Yep, I survived.
Nope, I'm not ready for a recap... and may not be until Friday (TBD). I want to put some good photos in this one, so it might take me a little more time.
While you sit tight for that recap, here's a fun one to consider instead...
Have you heard of artist Nickolay Lamm?
He certainly does some interesting work, let me show you a few of his pieces.
Meet "normal" Barbie:
"Normal" Barbie shown on right in both photos,
next to a commercially produced Barbie doll.
Per this article:
"Using a 3-D model, Photoshop and the Centers for Disease Control’s measurements of the average 19-year-old woman, artist Nickolay Lamm has created a rendering of what a Barbie doll would look like if it better resembled an average woman. He used the CDC measurements to make a 3-D model, dressed it up like a Barbie using Photoshop, then photographed a standard Barbie doll next to his model to show the difference."
"Lamm wouldn't mind if the dolls went from beyond the prototype stage to an actual product sold in stores, saying 'If normal Barbie can be made, I feel she'll have a more positive influence on girls than Barbie in its current form. Normal Barbie shows that you are beautiful, just the way you are.'”

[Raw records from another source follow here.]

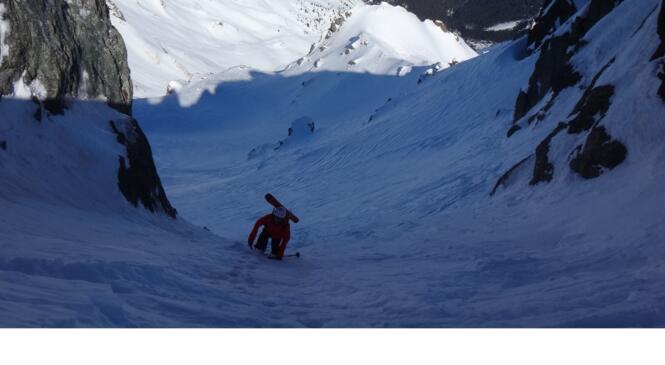 Cycle ski-alpinisme, printemps 2022 image article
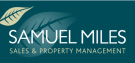 Samuel Miles logo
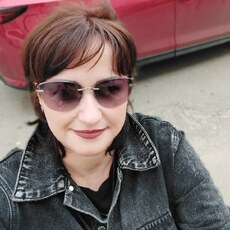 Фотография девушки Людмила, 46 лет из г. Брянск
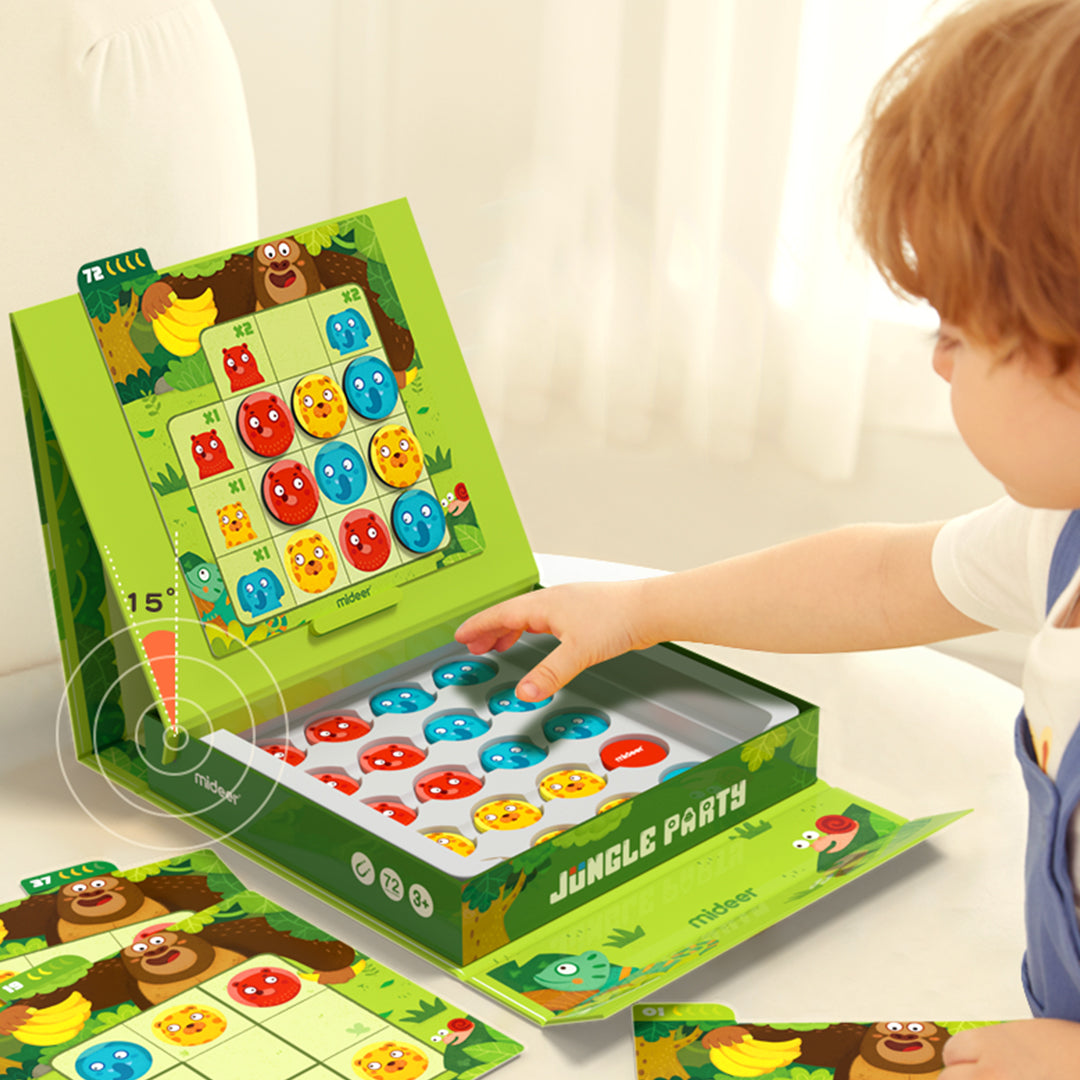 Sudoku: Dinosaur Park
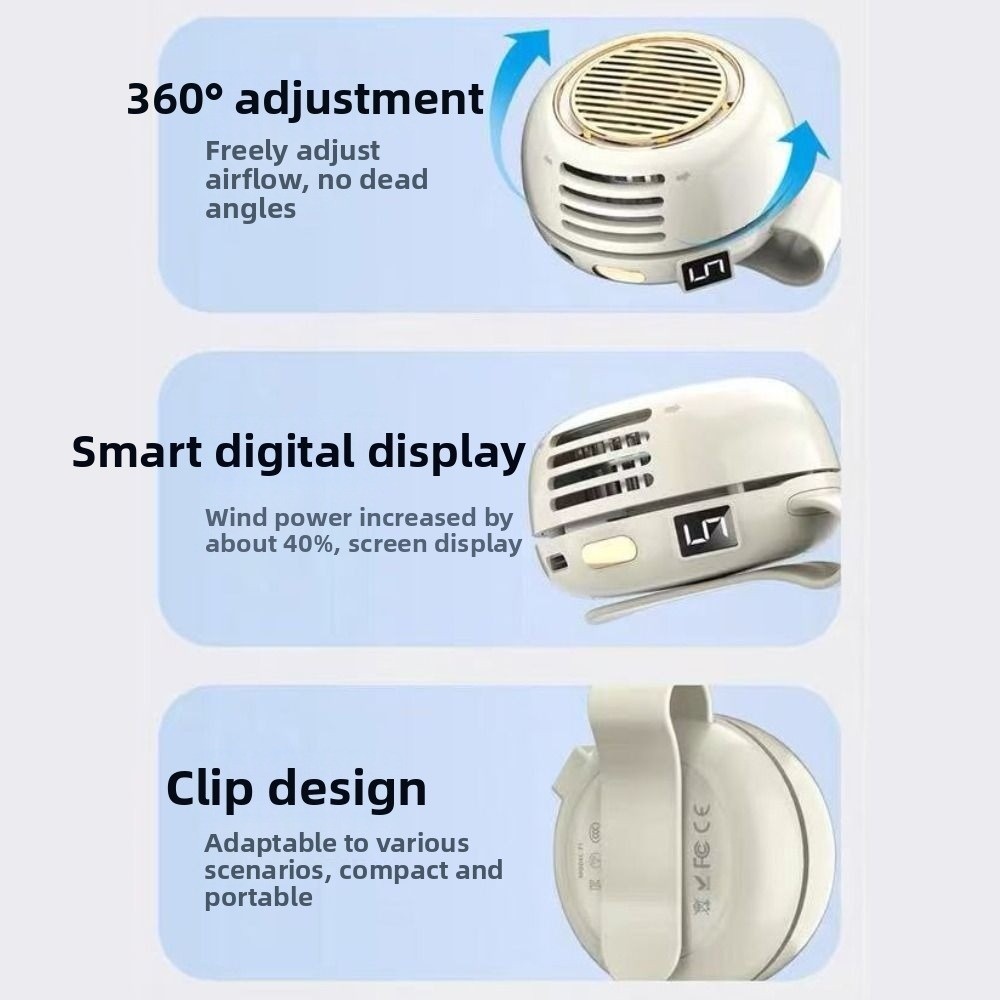 Durable%205%20Adjustable%20Speed%20Clip-On%20Waist%20Fan%20Mute%20Strong%20Wind%20Portable%20Cooling%20Clip%20Fan%20Silent%20Operation%20Rotatable%20Handheld%20Air%20Cooler%20Construction%20Site%20-%20Image%203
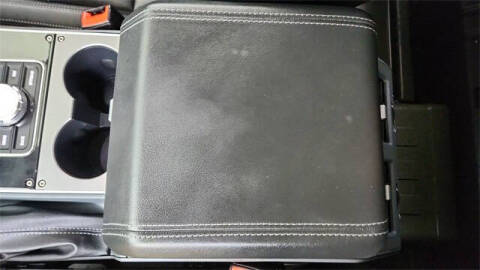 2024 Ineos Grenadier Trialmaster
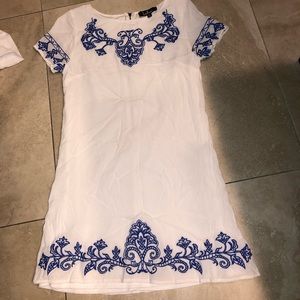 Lulus dress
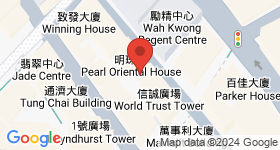 明珠行 地图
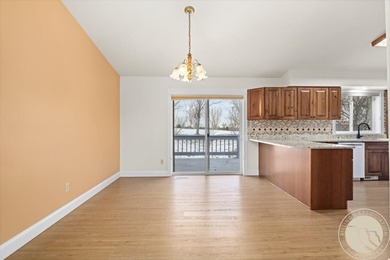 Welcome to this exceptional property on the golf course on Pryor Creek Golf Club in Montana - for sale on GolfHomes.com, golf home, golf lot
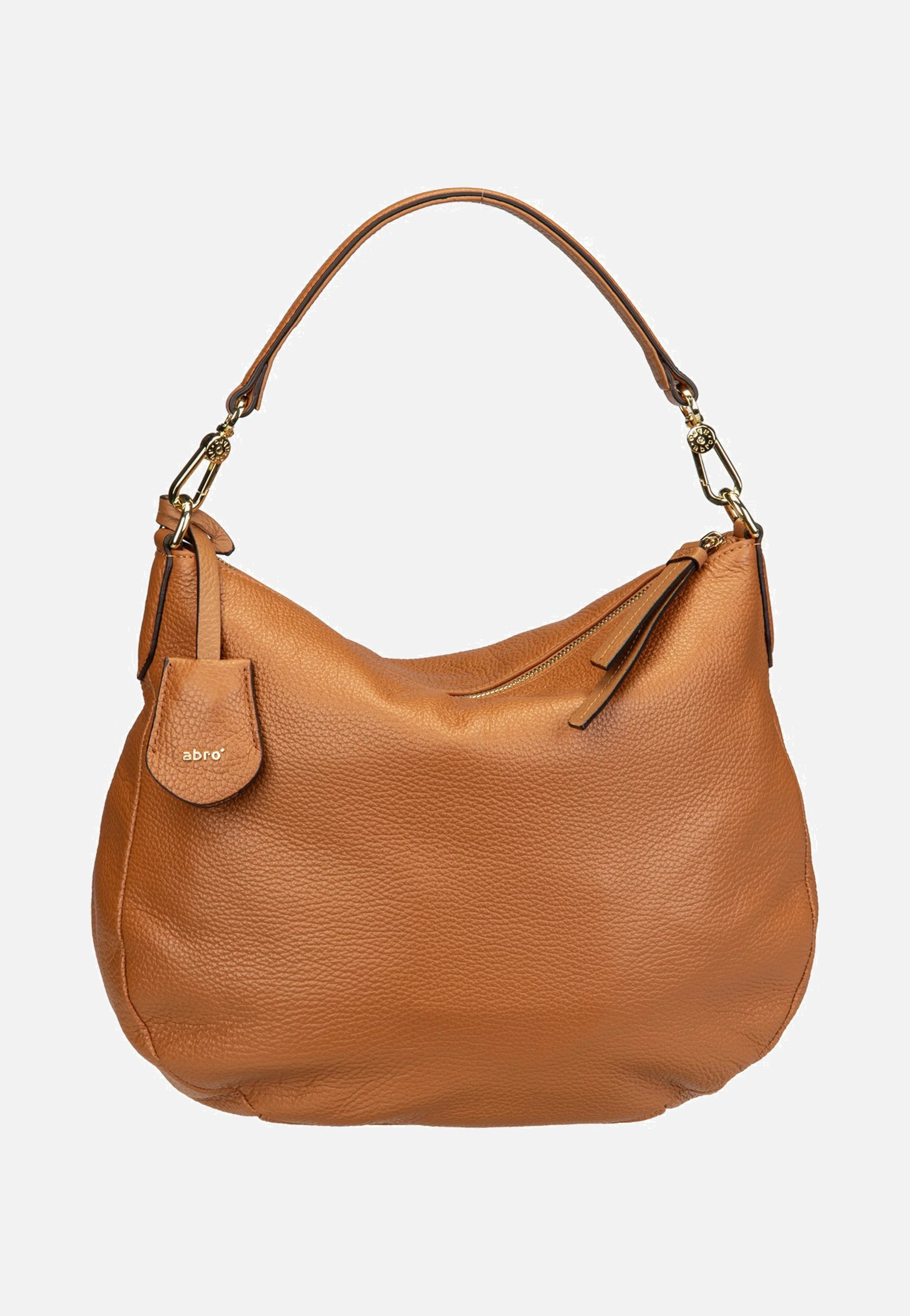 Juna Small Cuoio - Hobo Bag - Image 2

Now, let me introduce another of his works, "real" man:
A computer-generated illustration of the shape of the average 30- to 39-year-old man, from left to right:
Netherlands (BMI 25.2)
U.S.A. (BMI 28.6)
France (BMI 25.5)
Japan (BMI 23.7)
Per this article:
"The artist stated 'Rather than explaining it in bar graphs or pie charts, I thought it would be a lot more powerful to visually see what we look like compared to other countries.' Beyond crunching height, weight and waistline stats, Lamm also crafted his models by looking at numerous photographs of actual men whose BMIs were reported in the pictures' captions. The work took two months."
"Lamm sees the body shape project as a 'reality check' for American men. 'We have the biggest cars, the biggest houses. But I’m sure we don’t want to have the biggest waistlines.' he said."
I'm not going to add any commentary today, because I'm a huge believer that art is meant to be interpreted by the beholder.
However, you may feel free to discuss below.